Además, también se probó el acrilato a base de PEG mPEGA-480. Aunque la diferencia entre el mPEGA-480 y el mPEGMA-500 es sólo un grupo metilo en el extremo de la cadena, el mPEGA-480 mostró una citotoxicidad aguda (Fig. 3C). Más del 95% de las células perdieron viabilidad incluso con 1 mg mL-1 de mPEGA-480 en el medio de cultivo. Por lo tanto, hay que realizar experimentos adicionales con concentraciones más bajas para determinar su citotoxicidad (Fig. 3D), y los valores IC50 de mPEGA-480 se calcularon como 0,2 mg mL-1 para las células HeLa y 0,1 mg mL-1 para las células L929 después de 24 h de cultivo.
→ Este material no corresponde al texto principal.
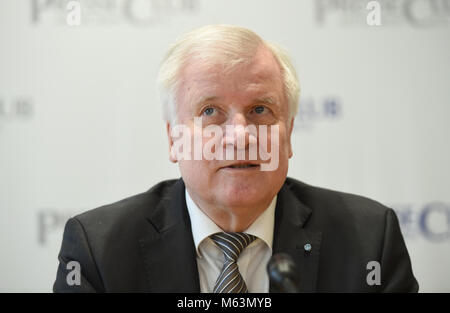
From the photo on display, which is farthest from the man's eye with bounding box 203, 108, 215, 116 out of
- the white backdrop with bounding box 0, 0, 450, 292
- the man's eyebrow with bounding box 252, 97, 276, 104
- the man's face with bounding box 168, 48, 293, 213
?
the white backdrop with bounding box 0, 0, 450, 292

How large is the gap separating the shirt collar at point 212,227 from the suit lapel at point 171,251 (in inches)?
1.0

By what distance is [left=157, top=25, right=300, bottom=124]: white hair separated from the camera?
1582mm

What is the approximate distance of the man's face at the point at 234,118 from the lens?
1.53 metres

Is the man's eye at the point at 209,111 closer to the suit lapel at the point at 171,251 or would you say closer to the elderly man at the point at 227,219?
the elderly man at the point at 227,219

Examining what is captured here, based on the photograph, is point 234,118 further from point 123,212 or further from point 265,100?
point 123,212

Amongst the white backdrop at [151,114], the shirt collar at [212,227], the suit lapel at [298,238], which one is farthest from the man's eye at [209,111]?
the white backdrop at [151,114]

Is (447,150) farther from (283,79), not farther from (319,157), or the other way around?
(283,79)

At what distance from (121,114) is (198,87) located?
3.40ft

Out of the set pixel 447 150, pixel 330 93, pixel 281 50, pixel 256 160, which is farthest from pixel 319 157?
pixel 256 160

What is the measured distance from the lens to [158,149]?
2531mm

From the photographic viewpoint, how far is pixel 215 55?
1.58 metres

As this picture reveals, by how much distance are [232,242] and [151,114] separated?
1095 millimetres

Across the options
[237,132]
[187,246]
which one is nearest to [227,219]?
[187,246]

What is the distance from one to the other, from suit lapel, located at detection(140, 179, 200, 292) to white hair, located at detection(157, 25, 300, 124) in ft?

Los experimentos de viabilidad celular confirmaron que tanto los grupos terminales de la cadena como el peso molecular son elementos de influencia importantes para la citotoxicidad de los derivados de PEG, y los monómeros basados en PEG mostraron una citotoxicidad mucho más notable en comparación con los oligómeros de PEG.
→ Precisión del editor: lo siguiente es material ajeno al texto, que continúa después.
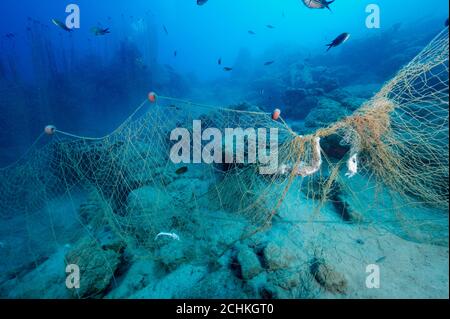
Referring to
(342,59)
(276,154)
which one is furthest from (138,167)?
(342,59)

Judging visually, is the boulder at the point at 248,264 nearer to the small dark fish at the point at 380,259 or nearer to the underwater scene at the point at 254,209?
the underwater scene at the point at 254,209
Mientras tanto, también se evaluó la citotoxicidad de los inhibidores de los monómeros basados en PEG, el éter metílico de hidroquinona (MEHQ, 100 ppm en mPEGA) y el hidroxitolueno butilado (BHT, 300 ppm en mPEGMA) (Fig. 4), y las células L929 mantuvieron una alta viabilidad (≥90%) a inhibidores de baja concentración (≤1 μg mL-1). Hay 0,1 μg mL-1 de MEHQ en 1 mg mL-1 de mPEGA-480, y 3 μg mL-1 de BHT en 10 mg mL-1 de mPEGA-500, mientras que el mPEG-480 y el mPEGMA-500 demostraron una citotoxicidad evidente a esas concentraciones. Por lo tanto, las trazas de inhibidores en los monómeros a base de PEG parecían tener una influencia insignificante en la citotoxicidad de los monómeros.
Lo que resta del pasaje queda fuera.